如果是安陵愁月的话,今天他手里的筹码不是安煊,而是其他的任何东西,就一定不会站出来,但是八年前她就以行动告诉他,她在意那个孩子。

所以,他很肯定,安陵愁月会为了安煊站出来。

“是我啊。”

有人开口说话了,拓跋尘的身子微微的颤了下,但当那声音传入耳内,他抿一抿唇,双眼睨向了说话的人——

凤娘。

集玉堂的老板娘。

凤娘从人群里站了出来,“王爷,您今天来这里是……见我的吗?”

凤娘表面上笑着,心里却涌上不安,刚见到拓跋尘时,她心里就打着突,今天卢书生去退婚,拓跋尘说是要安煊的母亲亲自去,她本来想着说明天再去,好歹给自己留一晚上做应对新准备。

没想他就来了。

他出现得很意外,她来不及躲,所以只能迎头上去,心想人家也不一定是来谈安煊的事,可没想到绕了一个大圈子,还是为了安煊而来。

不,或者说,他是为了“安陵愁月”而来,凤娘那张娇容精致的脸变得有些古怪起来。

倏然,凤娘只觉得眼前一阵风拂来,下一刻她的眼前站定了一个,再下一秒,她的下颚被人抬了起来,对上一双鹰隼般的冷眸。

她心微微一震,用力的挤出笑。

“王、王爷,你这是在干什么?”

拓跋尘细细的看着她,似乎要从她的脸上察看出什么,良久,他眼露失望,眼里迸出强烈的杀意,声音带着深沉的不悦。

“你不是她。”

他放开了她。

凤娘往后退了好几步,下巴都被捏疼了。

凤娘却不敢伸手去揉,就怕他会突然再靠了过来,她握紧手里的丝巾。

“王爷,安煊还小,那婚事……”

她的话,被他锋利的眼神截断了。

“照常举行。”他优雅的弹了弹袖口,眸底凝聚着风暴。

安陵愁月,你好样的,居然摆了他一道。

既然你把他的孩子给别的女人当女儿,那……他就娶了自己的女儿当妾室,看你还藏不藏着。

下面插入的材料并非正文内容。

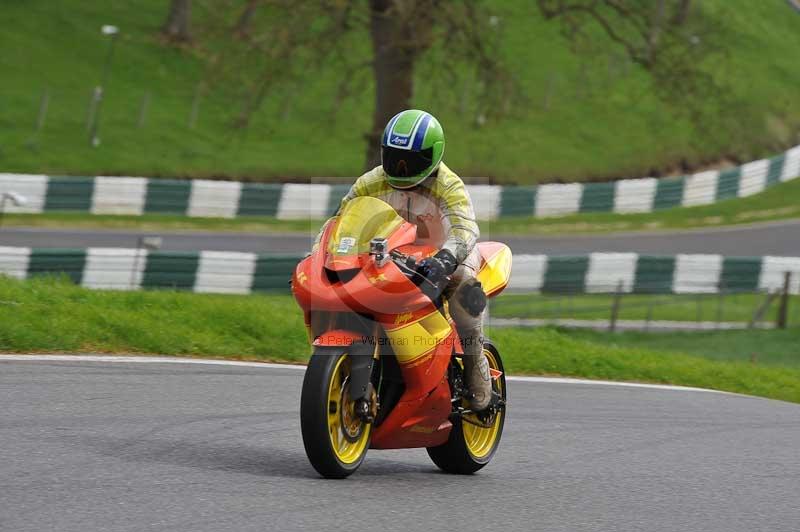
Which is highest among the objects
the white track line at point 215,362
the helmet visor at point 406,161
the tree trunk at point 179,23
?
the tree trunk at point 179,23

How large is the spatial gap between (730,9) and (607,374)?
33.6 meters

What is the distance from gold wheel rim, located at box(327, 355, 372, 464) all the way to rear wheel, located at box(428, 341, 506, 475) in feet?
2.56

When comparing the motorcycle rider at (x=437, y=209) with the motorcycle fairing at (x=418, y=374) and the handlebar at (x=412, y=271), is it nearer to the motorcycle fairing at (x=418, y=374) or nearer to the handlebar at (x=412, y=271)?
the handlebar at (x=412, y=271)

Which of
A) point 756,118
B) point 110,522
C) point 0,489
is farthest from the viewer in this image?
point 756,118

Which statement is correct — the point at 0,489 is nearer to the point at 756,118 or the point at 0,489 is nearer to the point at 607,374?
the point at 607,374

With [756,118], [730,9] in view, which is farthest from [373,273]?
[730,9]

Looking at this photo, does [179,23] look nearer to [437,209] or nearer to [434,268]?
[437,209]

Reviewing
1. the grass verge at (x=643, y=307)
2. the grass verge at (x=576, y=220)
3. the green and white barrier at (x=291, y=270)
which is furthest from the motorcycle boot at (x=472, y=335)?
the grass verge at (x=576, y=220)

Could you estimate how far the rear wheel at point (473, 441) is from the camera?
7.02 meters

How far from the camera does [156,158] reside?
92.1 ft

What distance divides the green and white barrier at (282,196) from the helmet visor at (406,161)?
13258mm

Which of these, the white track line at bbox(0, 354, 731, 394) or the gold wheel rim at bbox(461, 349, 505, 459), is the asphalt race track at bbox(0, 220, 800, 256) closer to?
the white track line at bbox(0, 354, 731, 394)

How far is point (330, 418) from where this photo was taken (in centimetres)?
604

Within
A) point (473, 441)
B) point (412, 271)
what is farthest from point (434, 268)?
point (473, 441)
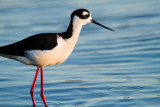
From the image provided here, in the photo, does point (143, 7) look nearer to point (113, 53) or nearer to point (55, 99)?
point (113, 53)

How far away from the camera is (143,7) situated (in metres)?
14.0

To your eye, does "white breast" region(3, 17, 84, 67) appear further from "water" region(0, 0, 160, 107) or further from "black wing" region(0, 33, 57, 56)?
"water" region(0, 0, 160, 107)

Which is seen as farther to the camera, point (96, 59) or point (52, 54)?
point (96, 59)

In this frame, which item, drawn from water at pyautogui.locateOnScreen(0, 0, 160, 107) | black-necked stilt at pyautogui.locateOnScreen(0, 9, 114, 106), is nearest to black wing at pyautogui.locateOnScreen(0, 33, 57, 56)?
black-necked stilt at pyautogui.locateOnScreen(0, 9, 114, 106)

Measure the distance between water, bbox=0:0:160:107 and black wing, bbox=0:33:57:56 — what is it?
0.78 meters

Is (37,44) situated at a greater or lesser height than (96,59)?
lesser

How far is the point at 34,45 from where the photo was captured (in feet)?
23.1

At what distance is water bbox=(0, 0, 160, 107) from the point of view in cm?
723

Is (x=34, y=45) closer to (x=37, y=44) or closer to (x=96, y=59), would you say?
(x=37, y=44)

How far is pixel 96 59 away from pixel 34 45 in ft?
8.60

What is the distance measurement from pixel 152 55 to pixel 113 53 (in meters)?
0.87

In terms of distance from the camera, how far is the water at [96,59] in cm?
723

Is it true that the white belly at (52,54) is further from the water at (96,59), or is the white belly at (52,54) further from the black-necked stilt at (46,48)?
the water at (96,59)

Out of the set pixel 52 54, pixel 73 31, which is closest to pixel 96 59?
pixel 73 31
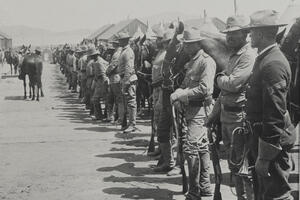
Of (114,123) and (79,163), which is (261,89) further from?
(114,123)

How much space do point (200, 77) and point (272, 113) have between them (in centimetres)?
220

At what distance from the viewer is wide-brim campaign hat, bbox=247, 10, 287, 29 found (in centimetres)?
428

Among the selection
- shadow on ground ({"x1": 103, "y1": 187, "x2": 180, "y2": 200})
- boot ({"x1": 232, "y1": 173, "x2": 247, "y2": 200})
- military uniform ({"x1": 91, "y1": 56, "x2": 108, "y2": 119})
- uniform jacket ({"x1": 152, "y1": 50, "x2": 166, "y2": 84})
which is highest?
uniform jacket ({"x1": 152, "y1": 50, "x2": 166, "y2": 84})

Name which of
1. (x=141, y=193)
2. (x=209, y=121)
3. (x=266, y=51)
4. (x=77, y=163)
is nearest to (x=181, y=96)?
(x=209, y=121)

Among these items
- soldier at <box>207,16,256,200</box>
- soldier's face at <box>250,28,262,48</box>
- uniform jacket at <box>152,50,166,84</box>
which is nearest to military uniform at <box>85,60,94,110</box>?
uniform jacket at <box>152,50,166,84</box>

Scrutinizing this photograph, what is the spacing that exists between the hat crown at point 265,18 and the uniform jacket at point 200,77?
157 cm

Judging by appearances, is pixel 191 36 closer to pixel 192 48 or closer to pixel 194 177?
pixel 192 48

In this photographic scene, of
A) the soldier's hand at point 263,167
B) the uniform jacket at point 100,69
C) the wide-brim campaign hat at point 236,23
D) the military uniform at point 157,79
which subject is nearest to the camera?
the soldier's hand at point 263,167

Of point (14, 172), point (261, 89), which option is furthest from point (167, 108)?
point (261, 89)

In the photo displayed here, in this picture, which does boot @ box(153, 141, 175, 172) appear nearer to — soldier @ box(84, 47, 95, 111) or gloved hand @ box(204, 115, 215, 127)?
gloved hand @ box(204, 115, 215, 127)

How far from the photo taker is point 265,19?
4301 mm

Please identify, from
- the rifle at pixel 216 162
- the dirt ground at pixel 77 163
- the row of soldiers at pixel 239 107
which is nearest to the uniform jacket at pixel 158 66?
the row of soldiers at pixel 239 107

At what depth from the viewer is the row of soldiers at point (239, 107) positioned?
3.98m

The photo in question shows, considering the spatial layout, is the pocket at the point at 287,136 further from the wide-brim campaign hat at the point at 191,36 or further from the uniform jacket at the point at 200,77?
the wide-brim campaign hat at the point at 191,36
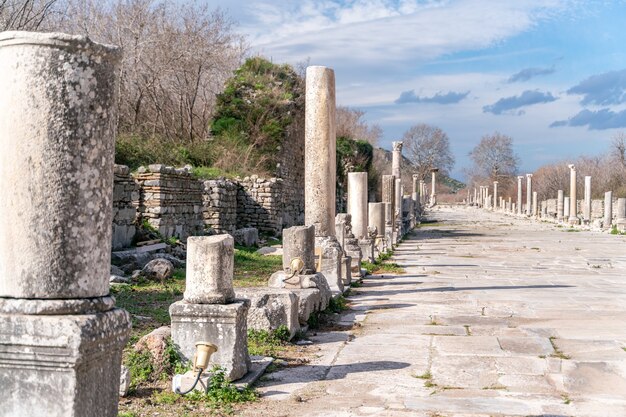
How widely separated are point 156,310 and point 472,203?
9387 centimetres

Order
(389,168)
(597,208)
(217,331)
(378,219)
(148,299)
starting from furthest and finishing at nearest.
Answer: 1. (389,168)
2. (597,208)
3. (378,219)
4. (148,299)
5. (217,331)

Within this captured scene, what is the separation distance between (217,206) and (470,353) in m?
14.7

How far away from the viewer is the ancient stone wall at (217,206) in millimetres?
21188

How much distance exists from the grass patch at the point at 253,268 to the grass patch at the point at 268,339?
161 inches

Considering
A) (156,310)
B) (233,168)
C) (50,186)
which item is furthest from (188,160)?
(50,186)

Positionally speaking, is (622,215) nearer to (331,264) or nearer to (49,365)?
(331,264)

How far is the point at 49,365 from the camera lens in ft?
9.98

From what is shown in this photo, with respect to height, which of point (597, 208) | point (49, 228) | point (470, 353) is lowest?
point (470, 353)

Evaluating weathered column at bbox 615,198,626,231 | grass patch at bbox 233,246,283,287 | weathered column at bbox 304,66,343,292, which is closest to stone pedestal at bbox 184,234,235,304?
grass patch at bbox 233,246,283,287

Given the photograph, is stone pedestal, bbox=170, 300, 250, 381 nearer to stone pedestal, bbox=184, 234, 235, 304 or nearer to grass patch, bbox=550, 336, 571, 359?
stone pedestal, bbox=184, 234, 235, 304

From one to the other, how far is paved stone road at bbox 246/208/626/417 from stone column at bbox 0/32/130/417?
2.43m

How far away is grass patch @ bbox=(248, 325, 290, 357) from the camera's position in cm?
731

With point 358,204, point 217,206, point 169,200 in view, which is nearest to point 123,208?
point 169,200

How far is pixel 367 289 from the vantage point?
1255 centimetres
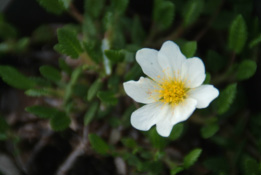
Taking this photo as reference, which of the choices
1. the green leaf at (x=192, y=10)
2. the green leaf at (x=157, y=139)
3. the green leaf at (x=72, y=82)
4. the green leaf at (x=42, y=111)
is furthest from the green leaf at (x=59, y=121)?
the green leaf at (x=192, y=10)

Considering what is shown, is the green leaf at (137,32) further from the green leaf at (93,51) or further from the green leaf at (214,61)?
the green leaf at (214,61)

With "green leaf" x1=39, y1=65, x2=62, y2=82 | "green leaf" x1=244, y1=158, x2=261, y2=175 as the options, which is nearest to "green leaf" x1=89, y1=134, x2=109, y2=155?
"green leaf" x1=39, y1=65, x2=62, y2=82

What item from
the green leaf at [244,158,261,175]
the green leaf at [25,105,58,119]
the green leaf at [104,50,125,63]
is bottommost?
the green leaf at [244,158,261,175]

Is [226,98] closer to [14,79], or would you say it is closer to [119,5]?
[119,5]

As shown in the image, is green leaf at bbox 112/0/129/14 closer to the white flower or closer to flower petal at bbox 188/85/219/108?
the white flower

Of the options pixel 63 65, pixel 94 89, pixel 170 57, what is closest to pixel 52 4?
pixel 63 65

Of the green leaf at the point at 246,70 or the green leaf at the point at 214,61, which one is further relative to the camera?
the green leaf at the point at 214,61

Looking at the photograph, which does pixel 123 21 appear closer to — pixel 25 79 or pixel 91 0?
pixel 91 0
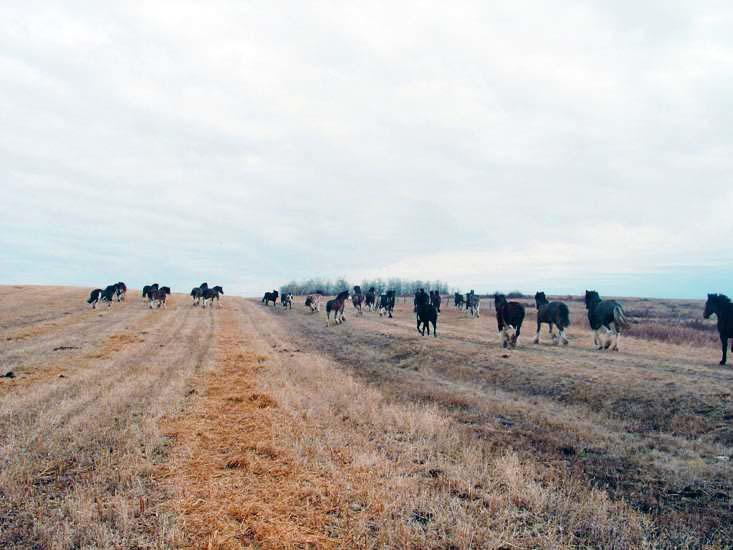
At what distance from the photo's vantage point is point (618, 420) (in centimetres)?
1042

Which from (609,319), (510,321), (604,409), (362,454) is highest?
(609,319)

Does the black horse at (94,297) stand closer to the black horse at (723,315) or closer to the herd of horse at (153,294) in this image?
the herd of horse at (153,294)

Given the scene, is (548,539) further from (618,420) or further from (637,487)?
(618,420)

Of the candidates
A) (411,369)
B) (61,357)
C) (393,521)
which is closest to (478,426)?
(393,521)

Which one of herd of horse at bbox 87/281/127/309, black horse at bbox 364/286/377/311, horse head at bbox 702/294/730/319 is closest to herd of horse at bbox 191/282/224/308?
herd of horse at bbox 87/281/127/309

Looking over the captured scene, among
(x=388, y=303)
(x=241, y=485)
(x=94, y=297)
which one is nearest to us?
(x=241, y=485)

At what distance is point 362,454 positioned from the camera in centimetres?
733

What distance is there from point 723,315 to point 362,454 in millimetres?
17254

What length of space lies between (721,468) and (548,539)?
4705 millimetres

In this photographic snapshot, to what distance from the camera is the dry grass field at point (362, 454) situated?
5098 mm

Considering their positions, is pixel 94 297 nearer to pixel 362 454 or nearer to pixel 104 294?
pixel 104 294

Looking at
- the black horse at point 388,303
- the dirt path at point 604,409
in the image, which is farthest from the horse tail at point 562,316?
the black horse at point 388,303

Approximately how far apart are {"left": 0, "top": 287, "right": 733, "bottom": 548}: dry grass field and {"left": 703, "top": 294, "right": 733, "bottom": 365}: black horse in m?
1.56

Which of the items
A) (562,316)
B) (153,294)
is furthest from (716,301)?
(153,294)
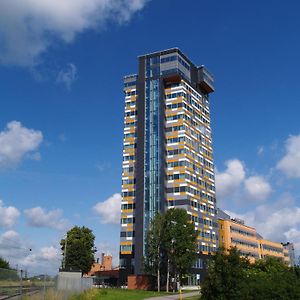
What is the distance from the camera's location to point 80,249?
9212 centimetres

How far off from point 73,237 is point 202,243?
33751mm

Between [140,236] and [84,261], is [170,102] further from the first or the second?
[84,261]

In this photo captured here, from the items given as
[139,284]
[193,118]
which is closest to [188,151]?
[193,118]

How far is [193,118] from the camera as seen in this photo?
119688 millimetres

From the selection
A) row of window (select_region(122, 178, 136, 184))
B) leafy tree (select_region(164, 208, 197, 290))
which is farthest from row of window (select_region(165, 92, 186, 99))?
leafy tree (select_region(164, 208, 197, 290))

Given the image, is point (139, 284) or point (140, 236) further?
point (140, 236)

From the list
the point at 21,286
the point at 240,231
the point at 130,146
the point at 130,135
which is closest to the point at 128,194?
the point at 130,146

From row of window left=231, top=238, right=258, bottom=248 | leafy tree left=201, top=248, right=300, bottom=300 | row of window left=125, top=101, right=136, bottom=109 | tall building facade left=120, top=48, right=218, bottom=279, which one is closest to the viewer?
leafy tree left=201, top=248, right=300, bottom=300

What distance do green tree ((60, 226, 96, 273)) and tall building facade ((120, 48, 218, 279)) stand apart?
13761 mm

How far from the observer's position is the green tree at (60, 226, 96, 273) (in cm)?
9144

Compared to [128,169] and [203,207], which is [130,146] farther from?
[203,207]

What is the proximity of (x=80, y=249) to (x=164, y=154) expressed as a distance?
112 ft

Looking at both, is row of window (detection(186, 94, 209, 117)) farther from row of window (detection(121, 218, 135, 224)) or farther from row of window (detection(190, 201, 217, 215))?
row of window (detection(121, 218, 135, 224))

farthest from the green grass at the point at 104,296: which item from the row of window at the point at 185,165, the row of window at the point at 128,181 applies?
the row of window at the point at 128,181
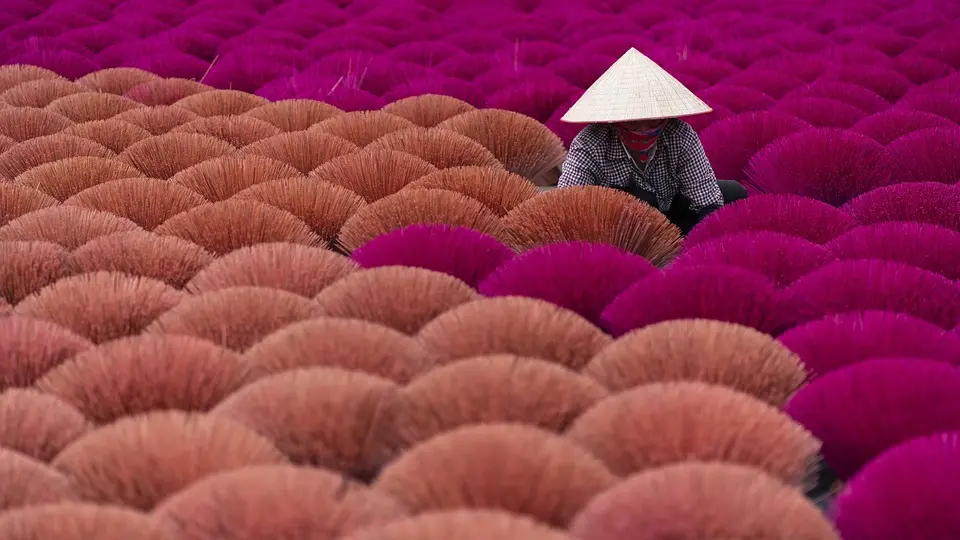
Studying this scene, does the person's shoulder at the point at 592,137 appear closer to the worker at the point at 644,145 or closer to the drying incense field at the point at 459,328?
the worker at the point at 644,145

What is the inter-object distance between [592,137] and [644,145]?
0.22ft

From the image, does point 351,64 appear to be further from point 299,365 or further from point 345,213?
point 299,365

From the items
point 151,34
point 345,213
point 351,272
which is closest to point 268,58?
point 151,34

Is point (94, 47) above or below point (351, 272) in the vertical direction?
below

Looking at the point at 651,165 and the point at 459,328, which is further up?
the point at 459,328

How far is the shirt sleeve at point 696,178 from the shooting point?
4.94 ft

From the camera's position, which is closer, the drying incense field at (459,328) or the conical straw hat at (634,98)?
the drying incense field at (459,328)

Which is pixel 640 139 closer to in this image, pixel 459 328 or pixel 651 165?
pixel 651 165

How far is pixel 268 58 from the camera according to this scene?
7.12 ft

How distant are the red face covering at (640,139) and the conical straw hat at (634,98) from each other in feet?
0.10

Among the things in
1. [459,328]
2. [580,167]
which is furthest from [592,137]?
[459,328]

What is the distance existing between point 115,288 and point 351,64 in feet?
3.91

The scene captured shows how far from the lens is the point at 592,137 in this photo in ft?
5.08

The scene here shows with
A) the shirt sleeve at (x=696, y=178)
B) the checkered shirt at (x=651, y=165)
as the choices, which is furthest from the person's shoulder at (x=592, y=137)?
the shirt sleeve at (x=696, y=178)
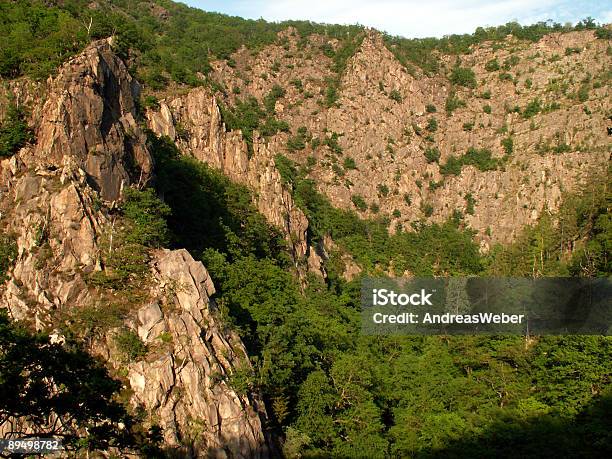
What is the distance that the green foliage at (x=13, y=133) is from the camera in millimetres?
34375

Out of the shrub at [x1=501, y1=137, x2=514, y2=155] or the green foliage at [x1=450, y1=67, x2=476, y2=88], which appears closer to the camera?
the shrub at [x1=501, y1=137, x2=514, y2=155]

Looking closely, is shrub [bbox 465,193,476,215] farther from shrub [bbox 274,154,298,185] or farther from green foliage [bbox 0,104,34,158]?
green foliage [bbox 0,104,34,158]

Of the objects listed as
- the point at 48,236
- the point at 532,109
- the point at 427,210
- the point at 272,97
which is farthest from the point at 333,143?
the point at 48,236

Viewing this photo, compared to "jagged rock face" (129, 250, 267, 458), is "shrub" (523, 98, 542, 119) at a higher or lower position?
higher

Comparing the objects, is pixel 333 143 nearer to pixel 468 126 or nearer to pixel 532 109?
pixel 468 126

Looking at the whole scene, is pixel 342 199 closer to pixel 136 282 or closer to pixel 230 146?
pixel 230 146

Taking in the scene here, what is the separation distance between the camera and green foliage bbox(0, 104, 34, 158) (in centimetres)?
3438

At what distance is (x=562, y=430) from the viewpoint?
114 feet

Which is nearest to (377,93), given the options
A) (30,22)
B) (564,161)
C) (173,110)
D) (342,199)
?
(342,199)

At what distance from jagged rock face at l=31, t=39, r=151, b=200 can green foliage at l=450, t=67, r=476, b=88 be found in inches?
3212

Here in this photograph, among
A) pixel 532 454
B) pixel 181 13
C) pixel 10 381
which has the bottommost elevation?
pixel 532 454

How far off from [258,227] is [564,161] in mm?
52085

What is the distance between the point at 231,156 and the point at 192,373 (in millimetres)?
38780

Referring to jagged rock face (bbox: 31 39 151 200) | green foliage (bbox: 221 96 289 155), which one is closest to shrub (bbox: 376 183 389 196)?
green foliage (bbox: 221 96 289 155)
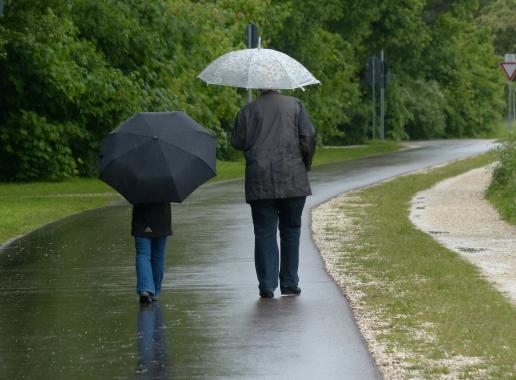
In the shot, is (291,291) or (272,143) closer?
(272,143)

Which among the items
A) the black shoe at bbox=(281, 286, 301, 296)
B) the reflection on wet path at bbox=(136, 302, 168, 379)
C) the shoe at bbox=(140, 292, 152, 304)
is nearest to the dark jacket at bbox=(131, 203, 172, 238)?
the shoe at bbox=(140, 292, 152, 304)

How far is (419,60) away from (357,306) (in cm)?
5114

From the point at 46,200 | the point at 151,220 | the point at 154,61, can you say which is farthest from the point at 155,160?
the point at 154,61

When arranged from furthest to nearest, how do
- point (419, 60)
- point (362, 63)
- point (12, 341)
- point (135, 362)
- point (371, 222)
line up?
point (419, 60), point (362, 63), point (371, 222), point (12, 341), point (135, 362)

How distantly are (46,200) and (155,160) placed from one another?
13.2m

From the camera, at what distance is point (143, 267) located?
35.7 feet

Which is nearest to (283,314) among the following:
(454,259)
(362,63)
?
(454,259)

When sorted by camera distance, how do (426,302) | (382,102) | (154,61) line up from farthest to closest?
(382,102), (154,61), (426,302)

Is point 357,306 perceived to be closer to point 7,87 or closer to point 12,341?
point 12,341

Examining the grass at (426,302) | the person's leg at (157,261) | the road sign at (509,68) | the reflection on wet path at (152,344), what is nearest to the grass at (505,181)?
the road sign at (509,68)

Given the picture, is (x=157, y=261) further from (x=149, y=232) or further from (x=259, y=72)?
(x=259, y=72)

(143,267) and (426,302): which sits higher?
(143,267)

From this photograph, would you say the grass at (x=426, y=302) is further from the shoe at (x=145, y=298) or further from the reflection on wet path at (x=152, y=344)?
the shoe at (x=145, y=298)

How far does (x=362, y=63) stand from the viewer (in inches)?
2205
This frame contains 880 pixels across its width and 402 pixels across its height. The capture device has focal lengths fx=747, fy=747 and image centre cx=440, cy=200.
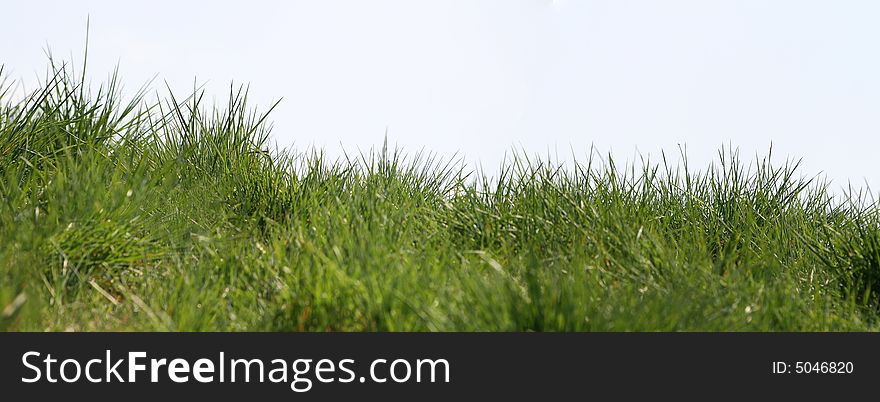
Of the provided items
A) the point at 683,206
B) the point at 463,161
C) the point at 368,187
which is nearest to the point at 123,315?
the point at 368,187

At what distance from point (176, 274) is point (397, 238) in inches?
29.1

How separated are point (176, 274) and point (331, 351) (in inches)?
29.3

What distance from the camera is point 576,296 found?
6.58 feet

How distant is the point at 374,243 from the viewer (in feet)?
7.74

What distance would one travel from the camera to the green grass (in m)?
2.06

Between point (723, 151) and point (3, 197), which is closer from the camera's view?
point (3, 197)

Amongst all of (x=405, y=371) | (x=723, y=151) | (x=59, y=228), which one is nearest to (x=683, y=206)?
(x=723, y=151)

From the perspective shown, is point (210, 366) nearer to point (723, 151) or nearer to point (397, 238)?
point (397, 238)

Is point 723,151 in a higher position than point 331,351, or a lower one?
higher

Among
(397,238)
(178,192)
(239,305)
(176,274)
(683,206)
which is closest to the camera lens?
(239,305)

拓跋尘走后,人群一轰而散,有人挤过来要向凤娘道喜,凤娘的脸色却惨白无比。

☆、退婚(8)

她反射性的摸了摸自己的下巴,就在拓跋尘说“你不是她”的时候,她敏锐的察觉到拓跋尘滔天的愤怒,她似乎与死神擦肩而过……

“凤老板,你真是好福气,女儿才七岁就是既定的富贵王妃……”

凤娘根本听不下去这些,她猛地推开那些人,随意的对着某个姑娘说,“把这里看好。”人就匆匆忙忙地跑出去了。

她一路跑到了爱你,跳跳仙,那里也是人潮拥挤,很多刚下工的人都去那里看东西。

凤娘跑到柜台后,脸色发白的握住安罗的手。

“怎么办,拓跋尘说不退婚。”

安罗抬眸,不大的眼里划过淡淡的怒意,他反手握住凤娘,“不用担心,交给我。”

他不会让安煊成为尘王府的侧妃的。

凤娘的脸色微白,身子偎进了安罗的怀里,“安罗,你说你怎么就生出这么个妖精似的孩子呢,净会找麻烦,气人的是,谁又都舍不得对她发脾气,她那样子……是要把只咱们都吃死死的吗?”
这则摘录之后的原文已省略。